* EXTRACT TO READ
____

STRA’s Education Tech Segment Surges 21%, Offsetting Enrollment Declines

8-K filed on April 23, 2026

April 23, 2026 at 12:00 AM

🧾 What This Document Is

This is an earnings release for the first quarter of 2026, filed as an 8-K. It’s how Strategic Education, Inc. (STRA) publicly reports its financial performance and key business updates to investors. Think of it as a quarterly report card.

🏢 What The Company Does

👉 In simple terms, Strategic Education is a for-profit higher education company focused on working adults. They operate in three main areas: their tech-focused education benefits platform (like Sophia and Workforce Edge), traditional U.S. universities (Capella and Strayer), and universities in Australia/New Zealand (mainly Torrens University).

💰 Financial Highlights (The Big Picture)

The headline numbers show modest overall growth, but the details reveal a more mixed story.

  • Revenue grew slightly to $305.9 million, up 0.8% from last year. However, if you remove the effect of foreign currency changes, revenue actually decreased 1.0%.
  • Net Income was $32.8 million, up from $29.7 million.
  • Diluted Earnings Per Share (EPS) was $1.48, up from $1.24 last year. This increase is partly because the company bought back shares, reducing the total number of shares outstanding.
  • Adjusted EBITDA (a measure of core profitability) was $62.2 million, up from $60.0 million.

👉 Why it matters: The top-line growth looks weak, but the company was more profitable and returned more value to shareholders through buybacks and dividends. The real action is in the different business segments.

____

* TASKS TO PERFORM
1 > Answer these from the earnings summary above:
(a) Which two U.S. universities does Strategic Education operate?
(b) What did revenue do in the quarter once the effect of foreign currency changes is removed?
(c) What was Adjusted EBITDA, and what was it a year earlier?
2 > Can you sum up the earnings summary above in two sentences?
3 > Carry the earnings summary on from its last paragraph.

____

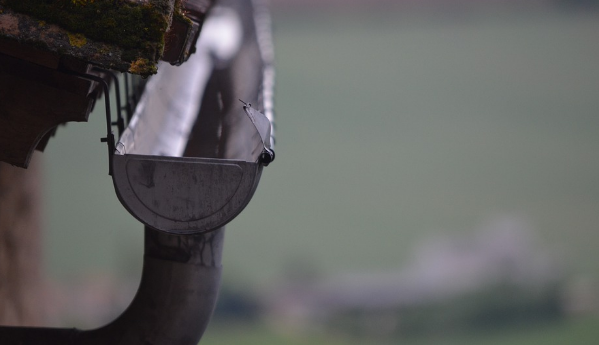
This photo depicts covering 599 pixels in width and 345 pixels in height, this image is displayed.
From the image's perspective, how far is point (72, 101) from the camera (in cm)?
268

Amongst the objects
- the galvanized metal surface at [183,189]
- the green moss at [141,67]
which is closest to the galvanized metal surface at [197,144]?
the galvanized metal surface at [183,189]

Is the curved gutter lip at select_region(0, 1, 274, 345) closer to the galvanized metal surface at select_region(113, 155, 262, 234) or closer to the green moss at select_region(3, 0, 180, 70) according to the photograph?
the galvanized metal surface at select_region(113, 155, 262, 234)

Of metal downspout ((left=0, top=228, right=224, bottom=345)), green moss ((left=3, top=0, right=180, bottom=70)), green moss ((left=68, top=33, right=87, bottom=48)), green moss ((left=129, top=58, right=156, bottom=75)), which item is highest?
green moss ((left=3, top=0, right=180, bottom=70))

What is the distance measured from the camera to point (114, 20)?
7.82ft

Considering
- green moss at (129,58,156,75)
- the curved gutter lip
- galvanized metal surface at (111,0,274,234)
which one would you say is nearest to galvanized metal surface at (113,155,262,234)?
galvanized metal surface at (111,0,274,234)

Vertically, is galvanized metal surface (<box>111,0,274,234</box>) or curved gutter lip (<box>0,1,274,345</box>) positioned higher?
galvanized metal surface (<box>111,0,274,234</box>)

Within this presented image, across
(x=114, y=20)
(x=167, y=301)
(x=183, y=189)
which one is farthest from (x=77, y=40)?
(x=167, y=301)

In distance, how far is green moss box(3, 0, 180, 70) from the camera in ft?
7.66

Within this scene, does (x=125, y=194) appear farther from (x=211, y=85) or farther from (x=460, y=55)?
→ (x=460, y=55)

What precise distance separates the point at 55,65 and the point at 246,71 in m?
2.57

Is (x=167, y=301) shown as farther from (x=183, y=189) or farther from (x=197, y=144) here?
(x=197, y=144)

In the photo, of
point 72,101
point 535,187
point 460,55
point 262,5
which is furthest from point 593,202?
point 72,101

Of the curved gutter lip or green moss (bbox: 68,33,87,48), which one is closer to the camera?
green moss (bbox: 68,33,87,48)

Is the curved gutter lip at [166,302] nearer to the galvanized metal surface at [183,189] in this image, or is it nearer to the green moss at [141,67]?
the galvanized metal surface at [183,189]
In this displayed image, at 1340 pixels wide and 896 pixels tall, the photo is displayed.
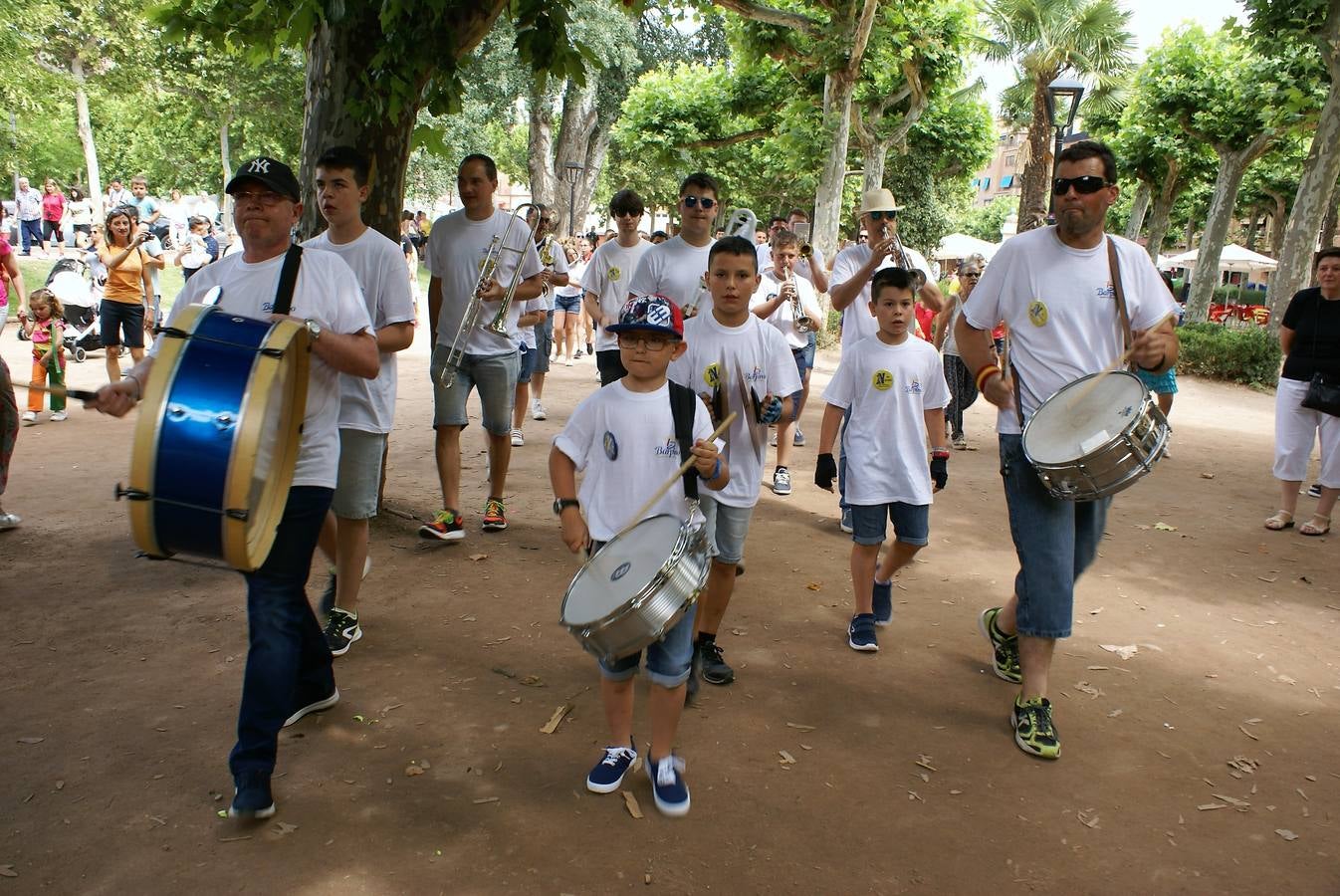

____

* RESULTS FOR EACH TASK
1 >
(a) Capella and Strayer.
(b) It decreased 1.0%.
(c) $62.2 million, up from $60.0 million.

2 > Strategic Education, a for-profit higher education company focused on working adults, reported first-quarter 2026 revenue of $305.9 million, up 0.8% from last year but down 1.0% without the effect of foreign currency changes. Net income rose to $32.8 million and diluted EPS to $1.48, partly because share buybacks reduced the number of shares outstanding.

3 >
📊 Segment Breakdown: A Tale of Three Businesses

The company’s performance varies dramatically by division. Here’s where the story is.

🚀 The Star: Education Technology Services (ETS)

This segment is on fire. It includes Sophia Learning (low-cost online courses) and Workforce Edge (helping companies manage education benefits).

  • Revenue surged 21% to $41.5 million.
  • Operating Income jumped 42% to $19.7 million. Its profit margin is an impressive 47.4%.
  • Sophia Learning subscribers are up 40%, and its revenue is up 32%.

👉 Why it matters: This high-margin, fast-growing tech segment is the company’s clear growth engine and future focus.

⚠️ The Challenge: U.S. Higher Education (USHE)

This is the traditional Capella and Strayer university segment. It’s struggling with enrollment.

  • Total enrollment dipped 0.8% to 87,165 students.
  • Revenue decreased 3.8% to $212.6 million.
  • Operating Income fell to $25.5 million (from $30.0 million).
  • Bright spot: Enrollment in healthcare programs grew 10% and now makes up over half (51%) of all U.S. students. Also, a record 34.5% of students are now affiliated with employer partners.

👉 Why it matters: The core U.S. business is under pressure but is successfully shifting its mix toward higher-demand healthcare programs and employer partnerships.

🌏 The Stabilizer: Australia/New Zealand (ANZ)

This segment, primarily Torrens University, shows the impact of global currencies and local regulations.

  • Reported Revenue increased 7.4% to $51.8 million, mostly due to favorable currency exchange rates.
  • On a constant currency basis (removing the forex impact), revenue fell 4.0%.
  • Operating Loss was a slight $2.0 million, typical for the first quarter due to seasonal factors.

💸 Cash Flow & Shareholder Returns

The company’s cash situation is strong, and it’s actively rewarding shareholders.

  • Cash & Securities: Had $162.6 million on hand with no debt drawn on its credit line.
  • Operating Cash Flow was very healthy at $87.4 million for the quarter.
  • Free Cash Flow (cash from operations minus capital spending) was $77.3 million, up significantly from $57.3 million last year.
  • Dividend: Declared a $0.60 per share cash dividend, payable on June 1, 2026.
  • Buybacks: Repurchased $40.0 million of its own stock, reducing the share count.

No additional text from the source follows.